PROBLEM STATEMENT
Render everything in the material from the line containing "How much of" down through the line containing "2642 millimetres" as a two-column CSV with the columns text and answer. Put each text and its answer on one row, with every field in double quotes and any line breaks changed to spaces.

Spatial reasoning records
╭──

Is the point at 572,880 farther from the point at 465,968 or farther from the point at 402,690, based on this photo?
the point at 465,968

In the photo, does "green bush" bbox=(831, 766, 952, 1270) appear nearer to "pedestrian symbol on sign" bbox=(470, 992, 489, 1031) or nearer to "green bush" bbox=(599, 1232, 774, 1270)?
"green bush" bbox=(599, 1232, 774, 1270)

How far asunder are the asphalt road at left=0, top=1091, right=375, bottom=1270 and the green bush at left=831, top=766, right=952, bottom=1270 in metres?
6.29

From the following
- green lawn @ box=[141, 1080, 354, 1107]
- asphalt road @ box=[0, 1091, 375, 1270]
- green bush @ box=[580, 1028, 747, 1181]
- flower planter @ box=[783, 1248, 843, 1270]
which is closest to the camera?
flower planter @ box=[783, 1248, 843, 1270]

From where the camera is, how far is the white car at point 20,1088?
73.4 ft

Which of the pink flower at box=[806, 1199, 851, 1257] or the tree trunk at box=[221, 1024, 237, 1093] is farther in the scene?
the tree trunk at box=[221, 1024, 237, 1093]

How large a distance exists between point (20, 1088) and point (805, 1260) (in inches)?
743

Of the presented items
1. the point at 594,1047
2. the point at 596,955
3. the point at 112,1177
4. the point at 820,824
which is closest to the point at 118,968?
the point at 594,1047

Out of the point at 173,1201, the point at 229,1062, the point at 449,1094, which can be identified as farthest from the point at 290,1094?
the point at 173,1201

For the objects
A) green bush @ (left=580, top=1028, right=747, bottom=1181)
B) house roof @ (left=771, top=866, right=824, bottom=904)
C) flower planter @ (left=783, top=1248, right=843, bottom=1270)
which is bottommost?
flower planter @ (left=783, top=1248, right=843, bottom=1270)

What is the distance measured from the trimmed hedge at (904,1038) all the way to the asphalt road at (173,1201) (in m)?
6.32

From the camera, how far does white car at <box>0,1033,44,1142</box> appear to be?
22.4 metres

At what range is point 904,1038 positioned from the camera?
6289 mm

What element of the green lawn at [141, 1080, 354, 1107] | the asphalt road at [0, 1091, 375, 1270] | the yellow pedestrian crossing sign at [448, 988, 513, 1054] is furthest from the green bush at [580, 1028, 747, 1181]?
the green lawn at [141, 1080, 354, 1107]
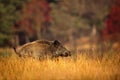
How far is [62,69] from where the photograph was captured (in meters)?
11.0

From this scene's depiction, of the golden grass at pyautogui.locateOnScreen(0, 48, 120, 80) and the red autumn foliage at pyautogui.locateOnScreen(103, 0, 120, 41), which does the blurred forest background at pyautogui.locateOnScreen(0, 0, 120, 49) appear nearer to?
the red autumn foliage at pyautogui.locateOnScreen(103, 0, 120, 41)

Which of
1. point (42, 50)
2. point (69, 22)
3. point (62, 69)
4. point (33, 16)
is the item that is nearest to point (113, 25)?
point (69, 22)

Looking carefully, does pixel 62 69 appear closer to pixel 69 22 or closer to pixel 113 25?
pixel 113 25

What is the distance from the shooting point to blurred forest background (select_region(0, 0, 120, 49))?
41.5 meters

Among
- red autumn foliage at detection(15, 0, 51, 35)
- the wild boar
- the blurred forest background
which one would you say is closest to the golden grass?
the wild boar

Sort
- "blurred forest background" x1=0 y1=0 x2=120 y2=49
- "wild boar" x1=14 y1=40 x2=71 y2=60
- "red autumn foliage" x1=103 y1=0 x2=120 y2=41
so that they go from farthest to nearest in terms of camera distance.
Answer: "blurred forest background" x1=0 y1=0 x2=120 y2=49, "red autumn foliage" x1=103 y1=0 x2=120 y2=41, "wild boar" x1=14 y1=40 x2=71 y2=60

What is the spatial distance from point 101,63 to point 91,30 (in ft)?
112

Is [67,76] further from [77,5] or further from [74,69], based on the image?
[77,5]

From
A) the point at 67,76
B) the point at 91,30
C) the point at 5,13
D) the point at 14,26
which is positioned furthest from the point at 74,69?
the point at 91,30

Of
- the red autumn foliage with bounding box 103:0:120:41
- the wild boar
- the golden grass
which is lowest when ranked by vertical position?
the red autumn foliage with bounding box 103:0:120:41

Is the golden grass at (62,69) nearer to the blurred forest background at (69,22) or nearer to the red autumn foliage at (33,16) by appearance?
the blurred forest background at (69,22)

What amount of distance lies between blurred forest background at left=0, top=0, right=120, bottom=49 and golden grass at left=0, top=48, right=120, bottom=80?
94.1 feet

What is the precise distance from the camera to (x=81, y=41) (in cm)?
4534

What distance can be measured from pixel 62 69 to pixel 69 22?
106 feet
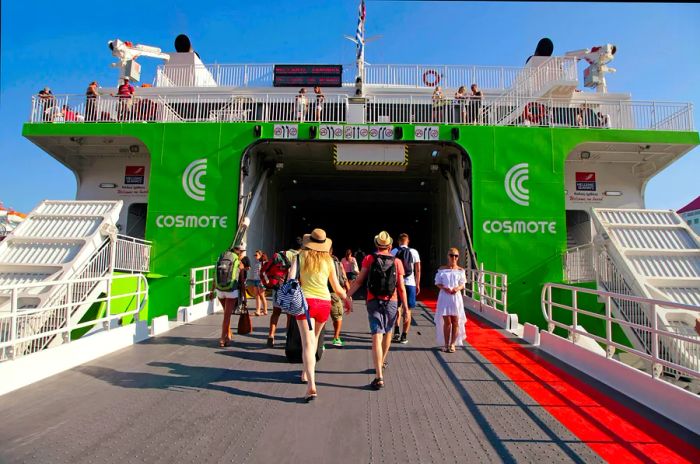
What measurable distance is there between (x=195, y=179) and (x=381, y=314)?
10053mm

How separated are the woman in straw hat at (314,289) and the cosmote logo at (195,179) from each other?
9331 mm

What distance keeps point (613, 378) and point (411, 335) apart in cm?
352

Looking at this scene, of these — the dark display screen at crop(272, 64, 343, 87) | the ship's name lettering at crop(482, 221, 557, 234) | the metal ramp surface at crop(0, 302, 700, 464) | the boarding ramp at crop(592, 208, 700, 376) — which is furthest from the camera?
the dark display screen at crop(272, 64, 343, 87)

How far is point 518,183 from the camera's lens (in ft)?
41.9

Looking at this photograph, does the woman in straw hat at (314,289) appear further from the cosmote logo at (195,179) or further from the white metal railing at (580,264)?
the cosmote logo at (195,179)

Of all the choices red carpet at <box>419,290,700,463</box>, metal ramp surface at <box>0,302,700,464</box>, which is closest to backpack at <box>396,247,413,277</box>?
metal ramp surface at <box>0,302,700,464</box>

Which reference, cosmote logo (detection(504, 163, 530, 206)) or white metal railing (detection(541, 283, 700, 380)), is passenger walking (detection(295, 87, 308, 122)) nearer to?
cosmote logo (detection(504, 163, 530, 206))

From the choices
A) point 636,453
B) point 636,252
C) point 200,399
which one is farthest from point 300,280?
point 636,252

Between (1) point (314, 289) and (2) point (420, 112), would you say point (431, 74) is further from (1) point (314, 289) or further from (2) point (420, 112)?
(1) point (314, 289)

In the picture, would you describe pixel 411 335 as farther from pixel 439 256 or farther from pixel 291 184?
pixel 291 184

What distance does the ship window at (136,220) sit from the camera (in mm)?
15491

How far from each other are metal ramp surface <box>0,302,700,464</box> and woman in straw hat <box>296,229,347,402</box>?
1.35 ft

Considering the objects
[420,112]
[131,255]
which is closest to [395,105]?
[420,112]

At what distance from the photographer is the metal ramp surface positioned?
320 centimetres
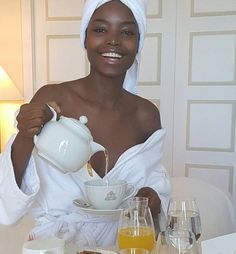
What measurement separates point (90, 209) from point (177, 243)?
0.26 metres

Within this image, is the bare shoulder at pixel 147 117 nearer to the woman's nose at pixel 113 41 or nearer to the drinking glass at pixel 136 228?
the woman's nose at pixel 113 41

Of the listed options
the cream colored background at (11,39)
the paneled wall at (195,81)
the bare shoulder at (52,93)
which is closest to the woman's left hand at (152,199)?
the bare shoulder at (52,93)

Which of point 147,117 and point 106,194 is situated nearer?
point 106,194

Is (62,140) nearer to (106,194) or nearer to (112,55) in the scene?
(106,194)

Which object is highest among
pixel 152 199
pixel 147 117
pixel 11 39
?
pixel 11 39

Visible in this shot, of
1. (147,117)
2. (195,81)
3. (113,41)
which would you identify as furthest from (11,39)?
(113,41)

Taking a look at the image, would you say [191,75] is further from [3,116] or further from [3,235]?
[3,235]

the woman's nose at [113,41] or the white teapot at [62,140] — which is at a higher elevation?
the woman's nose at [113,41]

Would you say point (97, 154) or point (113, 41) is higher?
point (113, 41)

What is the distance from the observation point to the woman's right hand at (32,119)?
794 millimetres

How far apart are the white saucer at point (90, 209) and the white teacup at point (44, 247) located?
7.0 inches

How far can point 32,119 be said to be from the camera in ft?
2.62

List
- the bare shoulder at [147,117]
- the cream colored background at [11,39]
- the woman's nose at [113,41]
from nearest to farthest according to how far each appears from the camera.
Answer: the woman's nose at [113,41], the bare shoulder at [147,117], the cream colored background at [11,39]

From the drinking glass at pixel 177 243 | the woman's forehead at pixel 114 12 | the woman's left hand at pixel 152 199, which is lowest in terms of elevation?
the woman's left hand at pixel 152 199
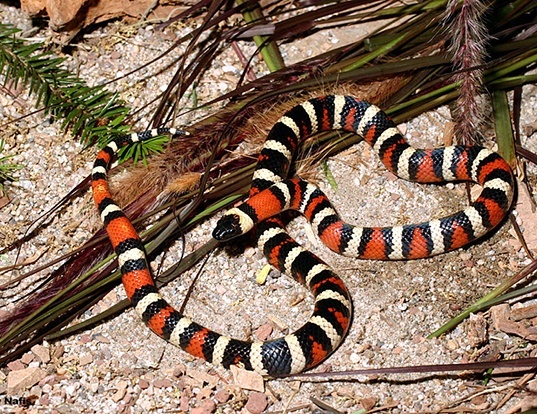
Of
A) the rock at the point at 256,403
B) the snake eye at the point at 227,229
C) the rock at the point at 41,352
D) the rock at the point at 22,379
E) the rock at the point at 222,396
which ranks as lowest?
the rock at the point at 256,403

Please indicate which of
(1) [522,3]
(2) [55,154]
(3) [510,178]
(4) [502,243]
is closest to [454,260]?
(4) [502,243]

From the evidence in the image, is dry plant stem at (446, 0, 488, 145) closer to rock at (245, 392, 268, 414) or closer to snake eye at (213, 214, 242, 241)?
snake eye at (213, 214, 242, 241)

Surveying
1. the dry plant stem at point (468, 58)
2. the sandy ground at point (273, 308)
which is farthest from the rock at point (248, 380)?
the dry plant stem at point (468, 58)

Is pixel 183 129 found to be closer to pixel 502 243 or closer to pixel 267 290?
pixel 267 290

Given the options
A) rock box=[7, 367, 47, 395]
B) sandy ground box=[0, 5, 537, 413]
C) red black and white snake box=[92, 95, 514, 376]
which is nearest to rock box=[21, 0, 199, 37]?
sandy ground box=[0, 5, 537, 413]

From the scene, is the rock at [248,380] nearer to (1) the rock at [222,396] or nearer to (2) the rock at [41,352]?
(1) the rock at [222,396]

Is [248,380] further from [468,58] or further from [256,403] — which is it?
[468,58]
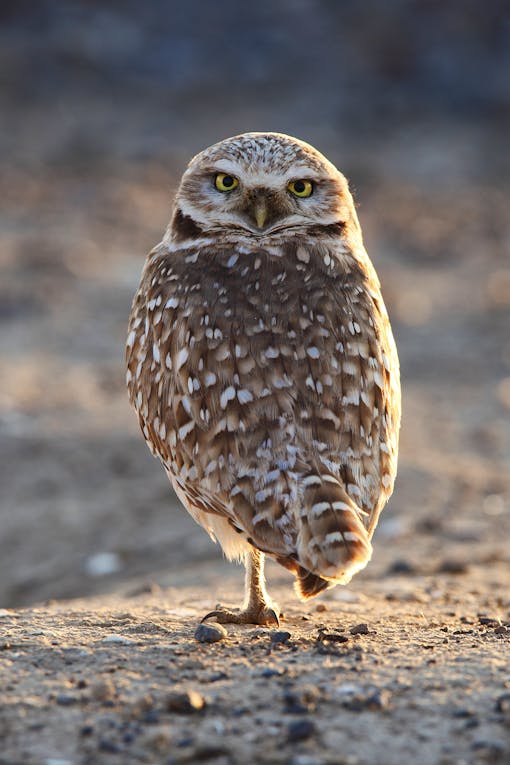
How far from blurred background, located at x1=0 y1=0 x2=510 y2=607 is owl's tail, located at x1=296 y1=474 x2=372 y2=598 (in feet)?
8.30

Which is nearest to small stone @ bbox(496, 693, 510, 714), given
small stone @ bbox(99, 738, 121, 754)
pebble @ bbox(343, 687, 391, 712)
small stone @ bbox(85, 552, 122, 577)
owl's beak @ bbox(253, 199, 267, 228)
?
pebble @ bbox(343, 687, 391, 712)

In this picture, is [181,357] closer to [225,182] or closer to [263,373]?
[263,373]

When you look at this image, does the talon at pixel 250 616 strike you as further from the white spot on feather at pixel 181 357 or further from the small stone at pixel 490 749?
the small stone at pixel 490 749

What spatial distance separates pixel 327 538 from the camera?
3977 mm

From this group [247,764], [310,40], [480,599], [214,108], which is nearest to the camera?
[247,764]

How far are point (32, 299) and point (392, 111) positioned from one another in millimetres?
13794

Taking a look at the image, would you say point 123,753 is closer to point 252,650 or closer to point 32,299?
point 252,650

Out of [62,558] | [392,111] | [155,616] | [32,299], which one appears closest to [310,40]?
[392,111]

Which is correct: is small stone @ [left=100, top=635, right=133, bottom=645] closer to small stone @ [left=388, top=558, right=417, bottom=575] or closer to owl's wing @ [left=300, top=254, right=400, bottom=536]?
owl's wing @ [left=300, top=254, right=400, bottom=536]

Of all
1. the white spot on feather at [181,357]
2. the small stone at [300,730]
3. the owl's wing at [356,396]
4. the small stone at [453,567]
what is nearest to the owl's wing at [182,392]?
the white spot on feather at [181,357]

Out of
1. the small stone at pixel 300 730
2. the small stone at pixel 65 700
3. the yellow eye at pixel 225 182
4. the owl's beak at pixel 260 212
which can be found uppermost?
the yellow eye at pixel 225 182

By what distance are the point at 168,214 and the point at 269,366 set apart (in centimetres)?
1268

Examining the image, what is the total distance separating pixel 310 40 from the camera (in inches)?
1056

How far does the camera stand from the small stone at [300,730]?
132 inches
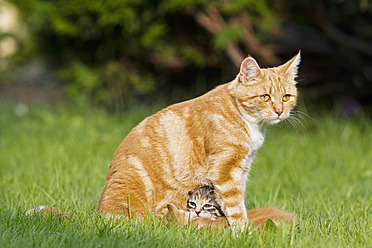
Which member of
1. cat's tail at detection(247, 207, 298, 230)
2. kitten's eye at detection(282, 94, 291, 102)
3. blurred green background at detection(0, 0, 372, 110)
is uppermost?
blurred green background at detection(0, 0, 372, 110)

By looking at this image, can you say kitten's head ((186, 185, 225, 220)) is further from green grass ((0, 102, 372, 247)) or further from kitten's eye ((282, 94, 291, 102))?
kitten's eye ((282, 94, 291, 102))

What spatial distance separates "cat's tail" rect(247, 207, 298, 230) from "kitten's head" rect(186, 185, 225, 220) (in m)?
0.23

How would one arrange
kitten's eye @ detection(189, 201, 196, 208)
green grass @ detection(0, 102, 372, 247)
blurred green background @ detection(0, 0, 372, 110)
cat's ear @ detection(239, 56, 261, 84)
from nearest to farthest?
green grass @ detection(0, 102, 372, 247) → cat's ear @ detection(239, 56, 261, 84) → kitten's eye @ detection(189, 201, 196, 208) → blurred green background @ detection(0, 0, 372, 110)

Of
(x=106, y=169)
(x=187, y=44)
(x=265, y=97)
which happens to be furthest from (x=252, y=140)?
(x=187, y=44)

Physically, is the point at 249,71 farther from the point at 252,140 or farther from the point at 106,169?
the point at 106,169

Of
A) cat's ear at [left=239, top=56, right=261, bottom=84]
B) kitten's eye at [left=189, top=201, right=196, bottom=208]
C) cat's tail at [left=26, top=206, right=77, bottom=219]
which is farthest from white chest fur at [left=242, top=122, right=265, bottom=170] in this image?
cat's tail at [left=26, top=206, right=77, bottom=219]

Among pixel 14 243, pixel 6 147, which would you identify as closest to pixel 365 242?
pixel 14 243

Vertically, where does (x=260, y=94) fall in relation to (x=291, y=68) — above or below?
below

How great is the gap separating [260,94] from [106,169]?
227cm

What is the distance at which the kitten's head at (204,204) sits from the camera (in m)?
3.02

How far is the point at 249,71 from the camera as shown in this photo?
2992mm

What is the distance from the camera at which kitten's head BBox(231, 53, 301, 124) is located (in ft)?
9.83

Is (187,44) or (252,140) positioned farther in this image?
(187,44)

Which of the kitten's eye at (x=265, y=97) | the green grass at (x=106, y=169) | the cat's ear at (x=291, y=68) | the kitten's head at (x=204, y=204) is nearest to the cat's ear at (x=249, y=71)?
the kitten's eye at (x=265, y=97)
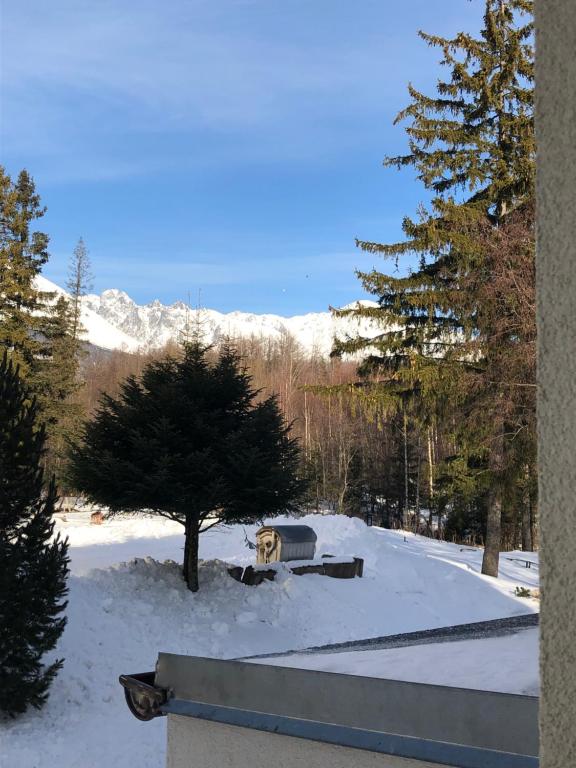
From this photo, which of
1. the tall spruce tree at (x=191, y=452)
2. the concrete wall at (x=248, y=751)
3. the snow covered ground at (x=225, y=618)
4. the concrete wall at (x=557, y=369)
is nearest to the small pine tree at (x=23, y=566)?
the snow covered ground at (x=225, y=618)

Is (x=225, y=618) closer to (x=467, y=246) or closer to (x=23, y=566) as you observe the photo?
(x=23, y=566)

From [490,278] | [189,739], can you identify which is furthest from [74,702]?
[490,278]

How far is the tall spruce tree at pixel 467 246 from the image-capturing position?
18.0 meters

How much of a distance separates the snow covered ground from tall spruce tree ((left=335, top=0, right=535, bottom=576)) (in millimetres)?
2642

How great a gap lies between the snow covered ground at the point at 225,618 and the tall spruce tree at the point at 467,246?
2642 millimetres

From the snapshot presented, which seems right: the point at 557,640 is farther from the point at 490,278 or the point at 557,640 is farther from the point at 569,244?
the point at 490,278

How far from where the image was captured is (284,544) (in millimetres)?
16656

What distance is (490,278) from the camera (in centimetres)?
1794

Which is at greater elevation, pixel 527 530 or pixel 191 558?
pixel 191 558

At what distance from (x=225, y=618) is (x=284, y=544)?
3840mm

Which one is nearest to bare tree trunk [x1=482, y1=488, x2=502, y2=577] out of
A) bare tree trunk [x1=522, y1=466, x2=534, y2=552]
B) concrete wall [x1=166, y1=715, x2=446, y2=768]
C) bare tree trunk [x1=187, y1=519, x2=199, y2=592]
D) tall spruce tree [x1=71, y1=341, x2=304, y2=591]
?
tall spruce tree [x1=71, y1=341, x2=304, y2=591]

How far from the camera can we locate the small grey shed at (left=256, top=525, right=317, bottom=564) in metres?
16.7

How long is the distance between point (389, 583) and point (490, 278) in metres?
7.63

╰──

SOLUTION TO THE PROBLEM
text,answer
"How much of a distance separates the snow covered ground from tall spruce tree ((left=335, top=0, right=535, bottom=576)) (in millimetres)?","2642"
"How great a gap lies between the snow covered ground at the point at 225,618 and the tall spruce tree at the point at 467,246?","2642 millimetres"